:: Work task ::
Your copy of the data should match it exactly, except that the pictures are gone.

(Image-text web data)

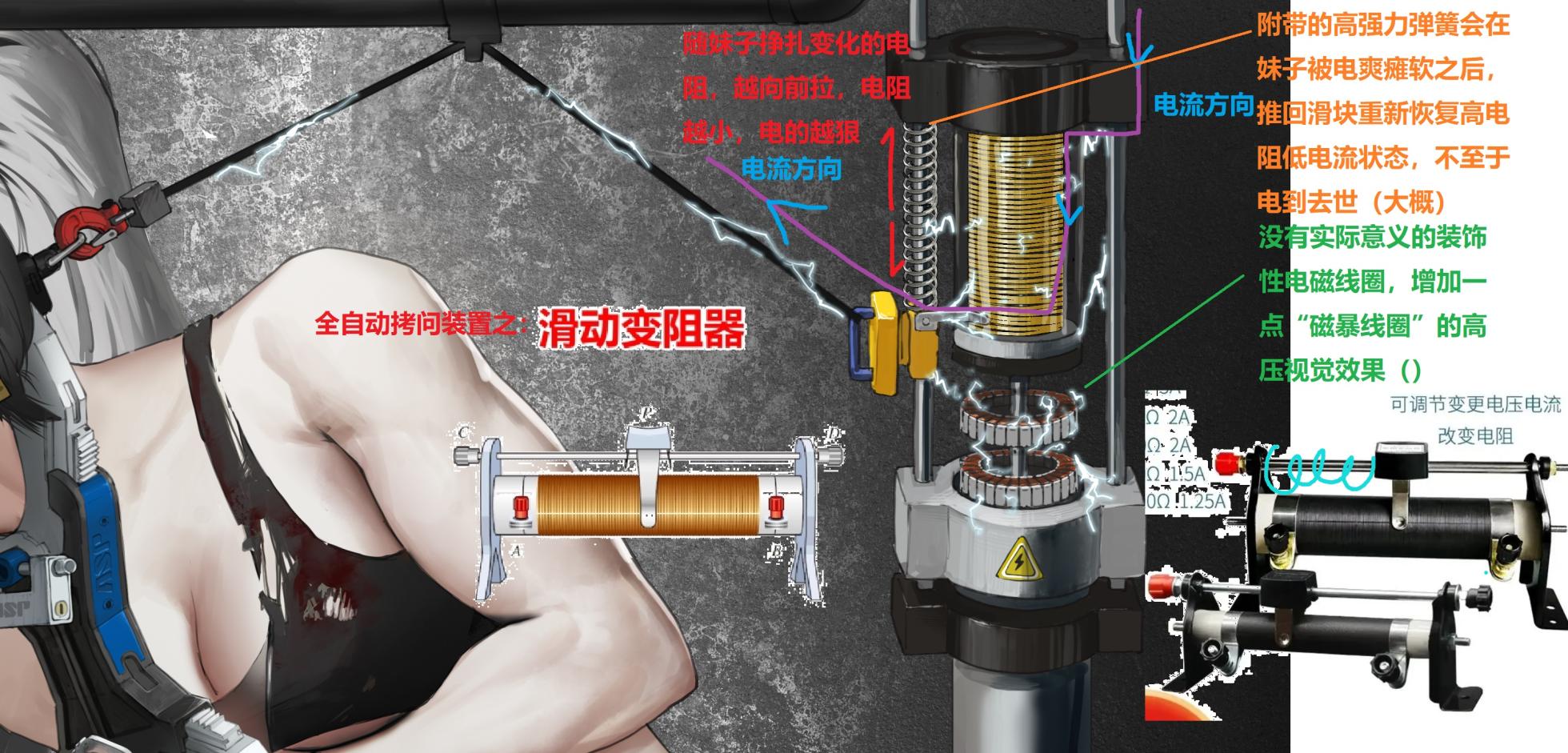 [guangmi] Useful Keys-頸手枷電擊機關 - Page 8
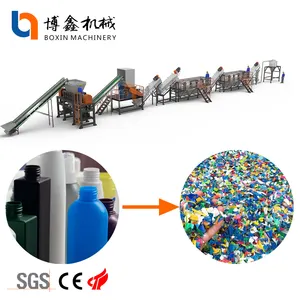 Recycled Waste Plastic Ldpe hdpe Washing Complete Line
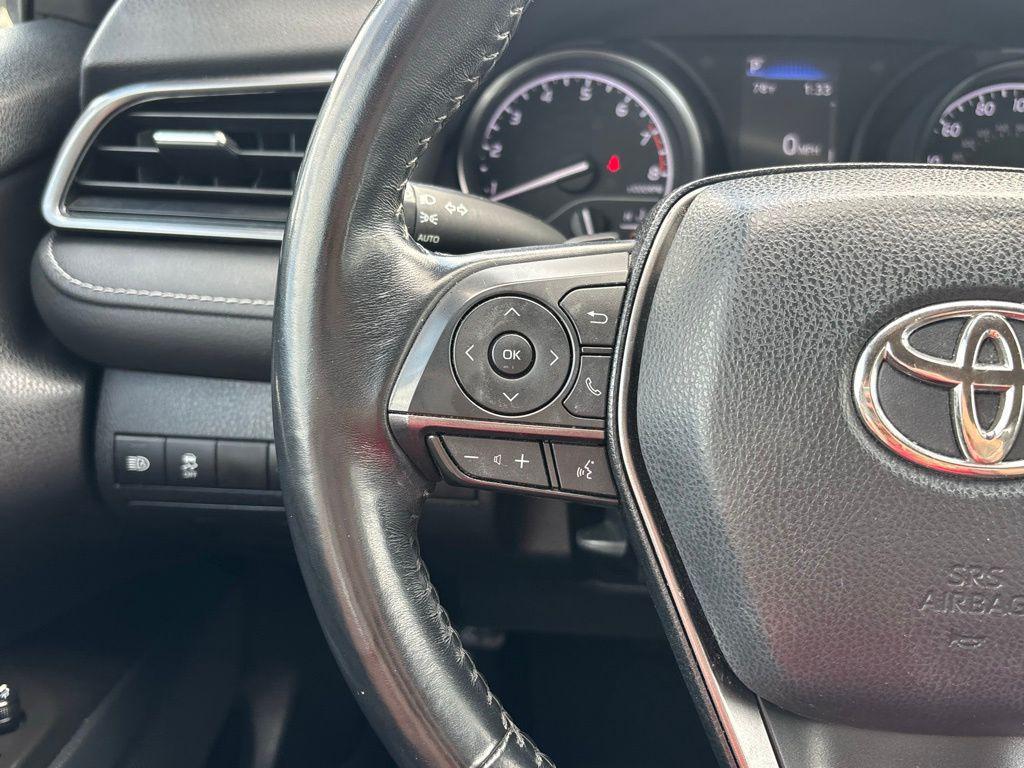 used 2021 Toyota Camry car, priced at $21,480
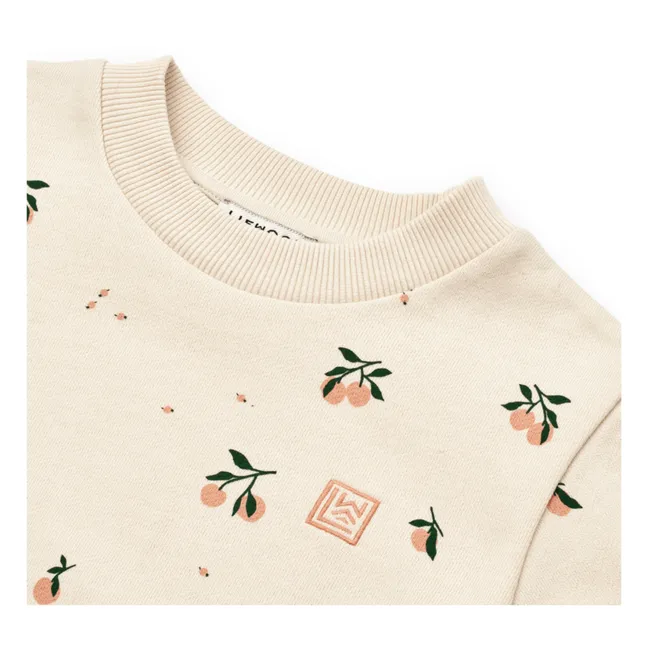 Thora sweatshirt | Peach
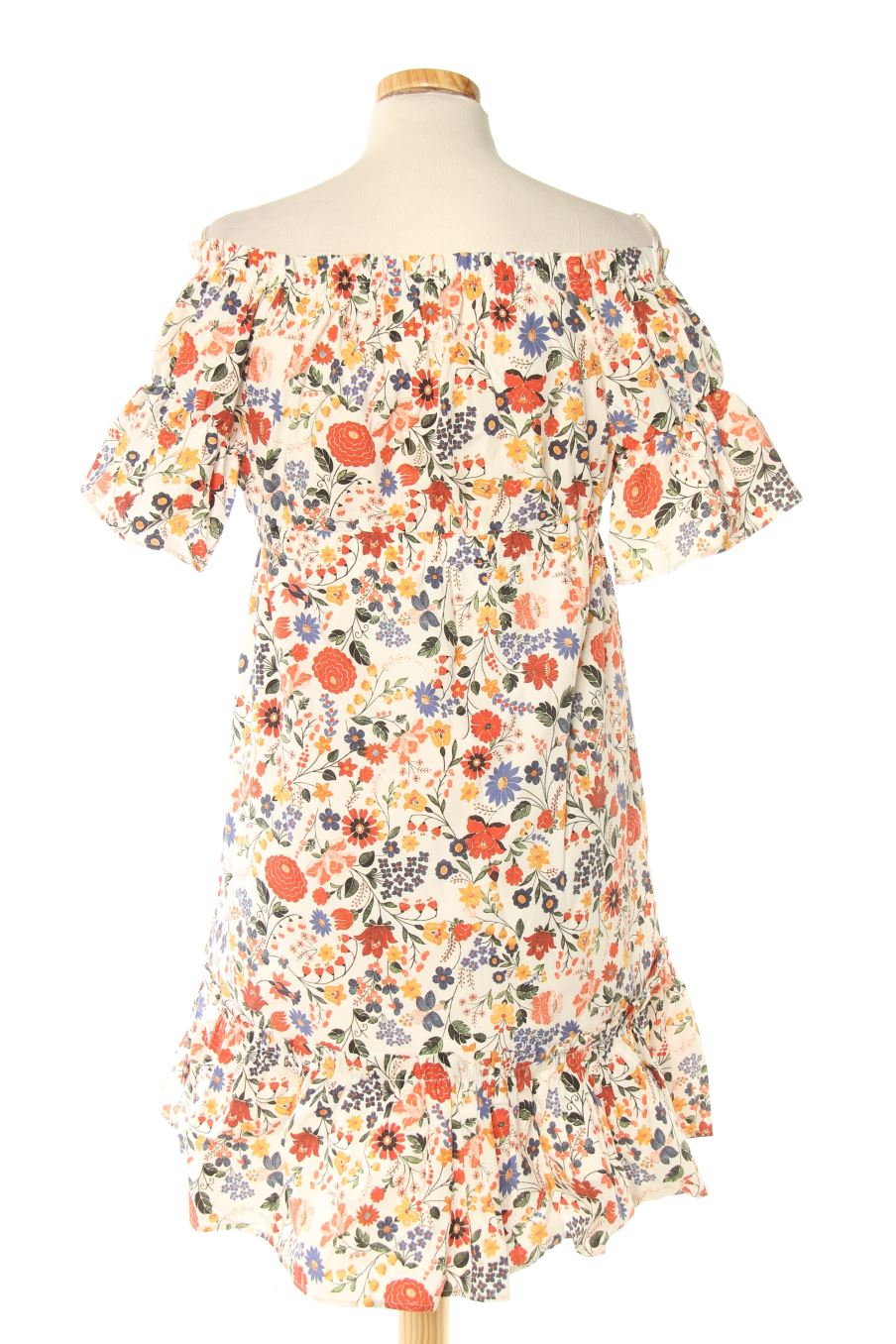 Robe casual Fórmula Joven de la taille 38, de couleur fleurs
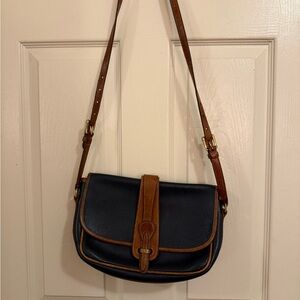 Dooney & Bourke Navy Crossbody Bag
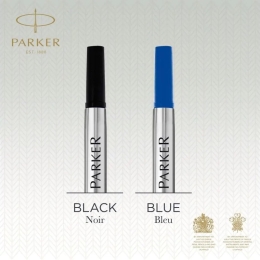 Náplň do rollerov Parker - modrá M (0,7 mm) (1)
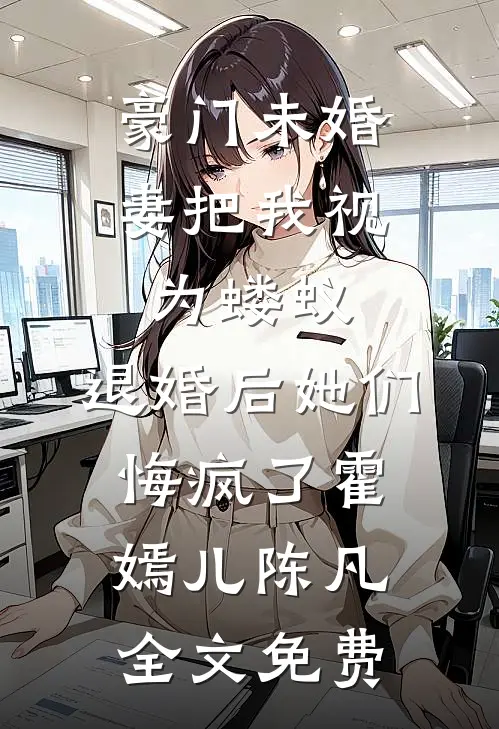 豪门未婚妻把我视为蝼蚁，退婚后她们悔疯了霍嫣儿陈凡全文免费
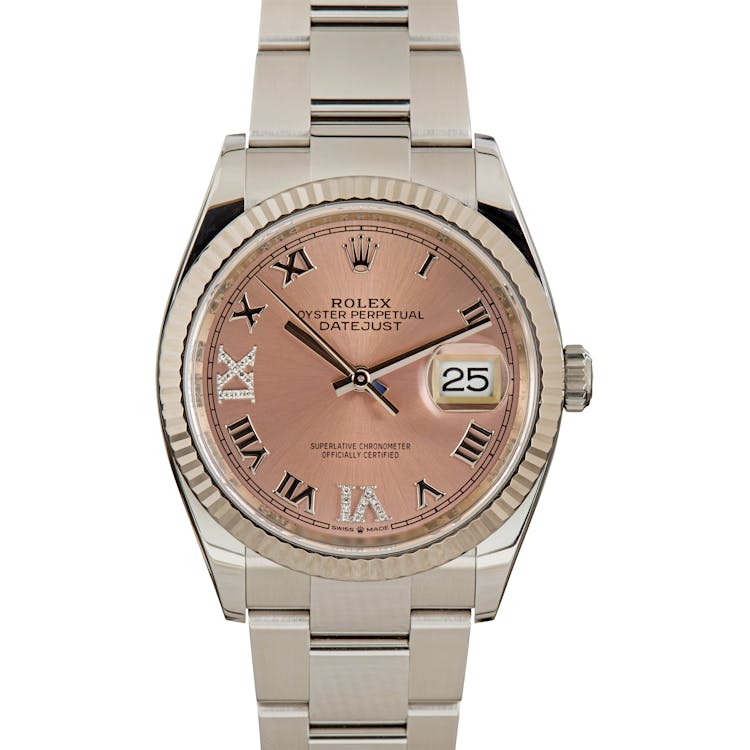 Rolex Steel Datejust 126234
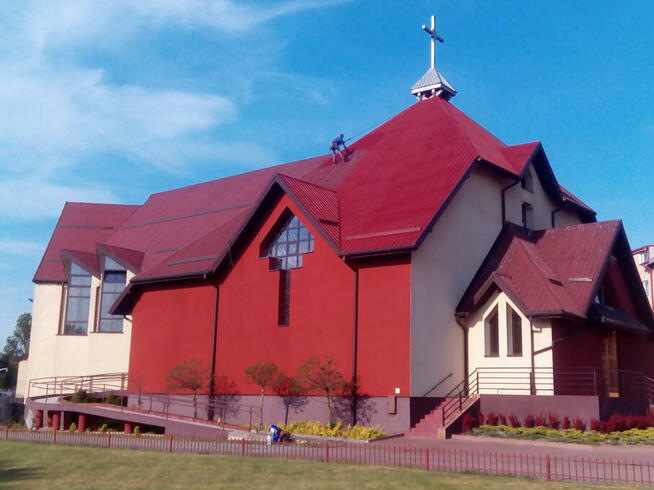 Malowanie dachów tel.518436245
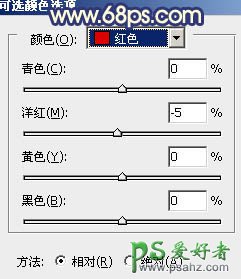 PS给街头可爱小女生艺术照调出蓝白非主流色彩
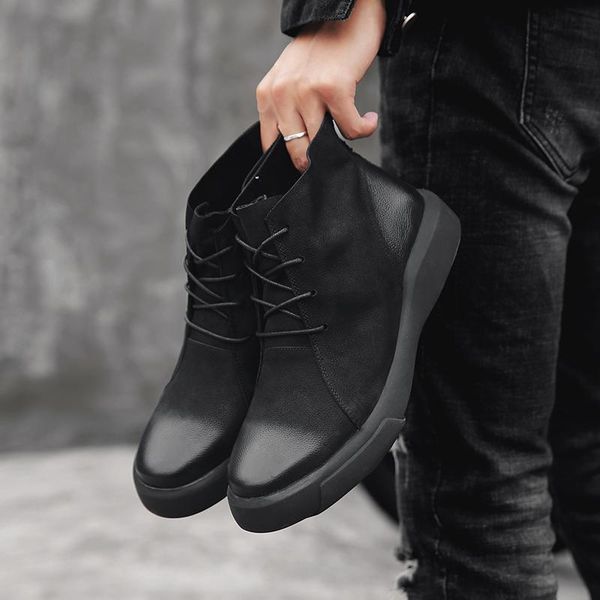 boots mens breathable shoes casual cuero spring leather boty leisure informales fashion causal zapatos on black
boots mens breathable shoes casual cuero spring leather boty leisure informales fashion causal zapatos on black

:: Result below ::
 [guangmi] Useful Keys-頸手枷電擊機關 - Page 8
 Recycled Waste Plastic Ldpe hdpe Washing Complete Line
 used 2021 Toyota Camry car, priced at $21,480
 Thora sweatshirt | Peach
 Robe casual Fórmula Joven de la taille 38, de couleur fleurs
 Dooney & Bourke Navy Crossbody Bag
 Náplň do rollerov Parker - modrá M (0,7 mm) (1)
 豪门未婚妻把我视为蝼蚁，退婚后她们悔疯了霍嫣儿陈凡全文免费
 Rolex Steel Datejust 126234
 Malowanie dachów tel.518436245
 PS给街头可爱小女生艺术照调出蓝白非主流色彩
 boots mens breathable shoes casual cuero spring leather boty leisure informales fashion causal zapatos on black
boots mens breathable shoes casual cuero spring leather boty leisure informales fashion causal zapatos on black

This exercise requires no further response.